Written request:
Count how many lines in the listing below contain the word "large". Reply with the number only.

Recorded information:
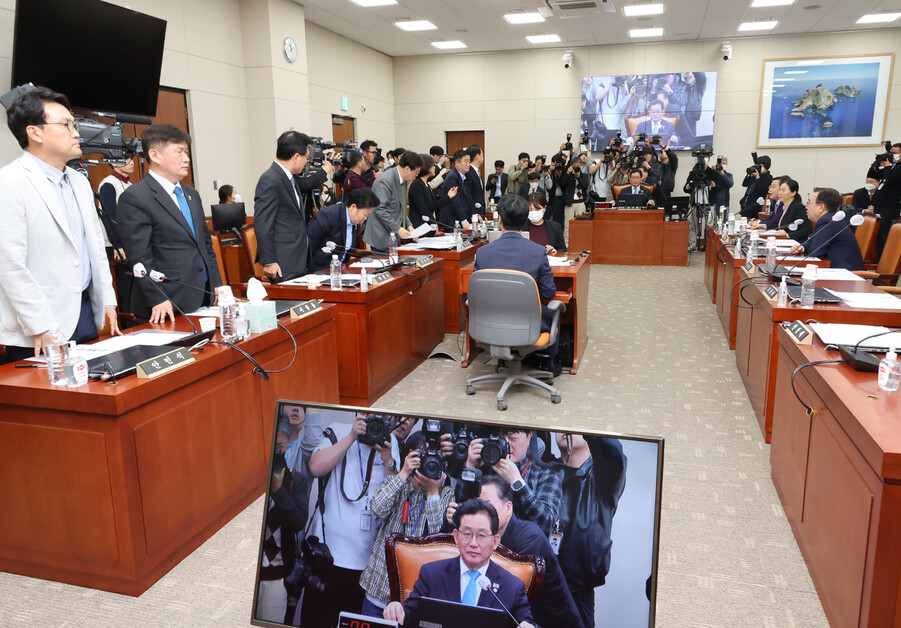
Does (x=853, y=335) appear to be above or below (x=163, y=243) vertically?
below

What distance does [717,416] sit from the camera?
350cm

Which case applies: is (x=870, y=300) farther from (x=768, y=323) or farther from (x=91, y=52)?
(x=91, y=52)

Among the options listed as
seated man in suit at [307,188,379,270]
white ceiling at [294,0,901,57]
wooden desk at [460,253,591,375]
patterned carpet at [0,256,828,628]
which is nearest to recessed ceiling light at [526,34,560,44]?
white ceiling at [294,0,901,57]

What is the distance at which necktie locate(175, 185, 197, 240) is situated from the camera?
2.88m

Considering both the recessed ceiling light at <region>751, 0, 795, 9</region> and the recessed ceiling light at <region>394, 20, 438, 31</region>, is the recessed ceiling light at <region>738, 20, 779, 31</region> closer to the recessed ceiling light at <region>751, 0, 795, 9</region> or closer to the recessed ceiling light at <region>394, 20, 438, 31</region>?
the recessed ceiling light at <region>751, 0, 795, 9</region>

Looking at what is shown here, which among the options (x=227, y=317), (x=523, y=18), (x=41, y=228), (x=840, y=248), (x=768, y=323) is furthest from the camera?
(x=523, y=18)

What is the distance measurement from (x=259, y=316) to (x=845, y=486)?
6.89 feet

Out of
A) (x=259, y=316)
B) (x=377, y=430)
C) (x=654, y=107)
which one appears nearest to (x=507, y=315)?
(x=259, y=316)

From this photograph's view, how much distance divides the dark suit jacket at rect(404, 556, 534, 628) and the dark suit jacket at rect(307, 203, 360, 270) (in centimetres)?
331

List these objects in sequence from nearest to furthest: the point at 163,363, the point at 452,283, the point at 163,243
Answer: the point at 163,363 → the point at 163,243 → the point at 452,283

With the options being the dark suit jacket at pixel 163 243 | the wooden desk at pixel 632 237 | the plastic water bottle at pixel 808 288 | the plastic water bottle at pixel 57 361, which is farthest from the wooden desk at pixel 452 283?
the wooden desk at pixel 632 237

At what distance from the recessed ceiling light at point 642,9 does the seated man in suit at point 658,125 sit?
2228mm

* * *

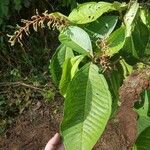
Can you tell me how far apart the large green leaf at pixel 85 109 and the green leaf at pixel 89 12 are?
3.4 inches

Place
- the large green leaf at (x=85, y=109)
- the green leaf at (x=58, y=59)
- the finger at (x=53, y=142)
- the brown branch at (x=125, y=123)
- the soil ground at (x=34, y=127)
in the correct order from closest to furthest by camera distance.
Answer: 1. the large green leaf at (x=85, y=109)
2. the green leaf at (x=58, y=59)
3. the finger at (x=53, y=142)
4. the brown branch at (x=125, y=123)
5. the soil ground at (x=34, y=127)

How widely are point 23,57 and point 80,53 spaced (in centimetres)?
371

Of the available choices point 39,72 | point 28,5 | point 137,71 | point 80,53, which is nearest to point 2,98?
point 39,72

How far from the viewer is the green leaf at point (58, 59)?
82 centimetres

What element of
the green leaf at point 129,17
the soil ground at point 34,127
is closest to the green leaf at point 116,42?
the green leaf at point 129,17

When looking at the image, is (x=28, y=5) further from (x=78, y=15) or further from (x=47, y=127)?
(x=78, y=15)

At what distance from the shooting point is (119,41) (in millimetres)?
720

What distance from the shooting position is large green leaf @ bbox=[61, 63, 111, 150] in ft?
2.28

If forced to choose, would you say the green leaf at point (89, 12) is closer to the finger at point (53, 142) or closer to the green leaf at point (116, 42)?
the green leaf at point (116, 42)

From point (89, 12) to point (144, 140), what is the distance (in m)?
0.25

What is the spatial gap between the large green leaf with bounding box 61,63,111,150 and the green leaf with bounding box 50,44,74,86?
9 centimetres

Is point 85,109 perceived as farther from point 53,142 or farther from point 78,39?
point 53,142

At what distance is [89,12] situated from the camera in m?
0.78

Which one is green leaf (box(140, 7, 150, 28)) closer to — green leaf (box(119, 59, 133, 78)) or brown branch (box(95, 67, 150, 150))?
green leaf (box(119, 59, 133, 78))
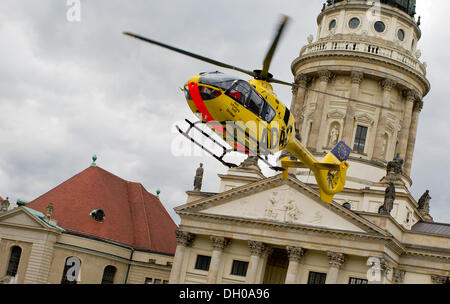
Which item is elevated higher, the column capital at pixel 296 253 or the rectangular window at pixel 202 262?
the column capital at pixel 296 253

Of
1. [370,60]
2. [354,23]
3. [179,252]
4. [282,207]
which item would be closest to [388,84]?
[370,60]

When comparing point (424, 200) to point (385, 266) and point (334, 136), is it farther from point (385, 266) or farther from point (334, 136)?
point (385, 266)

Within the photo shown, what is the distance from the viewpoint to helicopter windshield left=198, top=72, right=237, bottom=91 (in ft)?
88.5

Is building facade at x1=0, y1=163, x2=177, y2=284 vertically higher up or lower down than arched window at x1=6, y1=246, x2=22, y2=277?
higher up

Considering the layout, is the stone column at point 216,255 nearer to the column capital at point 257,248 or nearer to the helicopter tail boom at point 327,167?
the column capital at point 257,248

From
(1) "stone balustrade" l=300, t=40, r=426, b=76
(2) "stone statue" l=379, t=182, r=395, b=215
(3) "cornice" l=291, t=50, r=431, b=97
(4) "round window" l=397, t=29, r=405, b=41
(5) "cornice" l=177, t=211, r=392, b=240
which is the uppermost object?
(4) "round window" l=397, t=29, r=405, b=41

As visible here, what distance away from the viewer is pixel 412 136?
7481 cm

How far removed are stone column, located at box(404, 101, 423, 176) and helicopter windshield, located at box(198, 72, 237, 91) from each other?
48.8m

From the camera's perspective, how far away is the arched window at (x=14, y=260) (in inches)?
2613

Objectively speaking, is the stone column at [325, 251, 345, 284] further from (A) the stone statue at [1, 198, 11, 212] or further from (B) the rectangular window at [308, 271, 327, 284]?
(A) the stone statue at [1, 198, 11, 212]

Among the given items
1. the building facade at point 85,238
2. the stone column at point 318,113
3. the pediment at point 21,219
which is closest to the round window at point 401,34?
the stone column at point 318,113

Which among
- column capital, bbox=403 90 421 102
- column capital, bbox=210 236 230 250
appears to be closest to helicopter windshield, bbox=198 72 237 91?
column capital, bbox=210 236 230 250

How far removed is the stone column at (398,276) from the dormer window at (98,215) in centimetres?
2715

---

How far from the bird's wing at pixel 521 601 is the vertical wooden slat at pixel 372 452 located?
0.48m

Response to this task:
5